Kate Chopin makes use of symbols of fecundity early in the story; the imagery of the farm's "furrows," the chickens, the "plows and a harrow," and of course the "big drops of rain" all suggest fertility, growth, and life. These themes center around Calixta, a mother and domestic goddess who looks after the house, sews, and does laundry. The setting, the farm of Calixta Bobinôt and their son, amplifies this symbolism.
The characterization of Calixta continues the theme of fertility and the sexuality that drives it. She is a woman in the full bloom of maternity with a full figure, "vivacity," and even hair that "kinked...about her ears and temples." Her movements are brisk and purposeful; there is nothing tentative or undeveloped about her.

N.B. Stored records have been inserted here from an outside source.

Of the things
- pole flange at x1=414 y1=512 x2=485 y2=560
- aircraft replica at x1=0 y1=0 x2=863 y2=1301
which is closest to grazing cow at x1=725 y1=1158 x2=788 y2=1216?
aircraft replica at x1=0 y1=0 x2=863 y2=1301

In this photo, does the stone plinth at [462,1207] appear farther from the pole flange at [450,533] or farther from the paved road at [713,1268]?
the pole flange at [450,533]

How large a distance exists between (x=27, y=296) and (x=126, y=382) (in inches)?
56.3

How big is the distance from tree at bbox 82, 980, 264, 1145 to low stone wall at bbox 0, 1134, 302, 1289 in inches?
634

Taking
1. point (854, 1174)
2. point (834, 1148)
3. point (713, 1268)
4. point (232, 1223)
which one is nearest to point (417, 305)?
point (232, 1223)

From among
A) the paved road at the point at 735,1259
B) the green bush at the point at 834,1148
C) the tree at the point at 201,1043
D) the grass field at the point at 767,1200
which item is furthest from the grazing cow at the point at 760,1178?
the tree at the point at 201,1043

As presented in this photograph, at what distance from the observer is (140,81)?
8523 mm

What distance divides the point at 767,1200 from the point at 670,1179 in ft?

The story's exposition sets up the circumstances that will lead to the inevitable sexual encounter of Calixta and Alcée. Calixta's son and husband are away and will be unable to travel home through the storm, and her son establishes the fact that Calixta will be home alone because her helper would not be there, either. The natural build up of heat and stillness in the air, and Calixta loosening her gown as she feverishly sews, sets up the arrival of Alcée.
The imagery of the view into the bedroom, with its open door, invites the lovers into a "dim and mysterious" shuttered room where they will pursue their passion in privacy.
The resolution of the story is that life goes on undisturbed by the moment of passion that Alcée and Calixta enjoy. She slips seamlessly back into her role of loving wife and mother, and he writes a loving letter to his wife. Chopin uses the symbol of the storm to represent an outpouring of natural passion that leaves no lasting damage.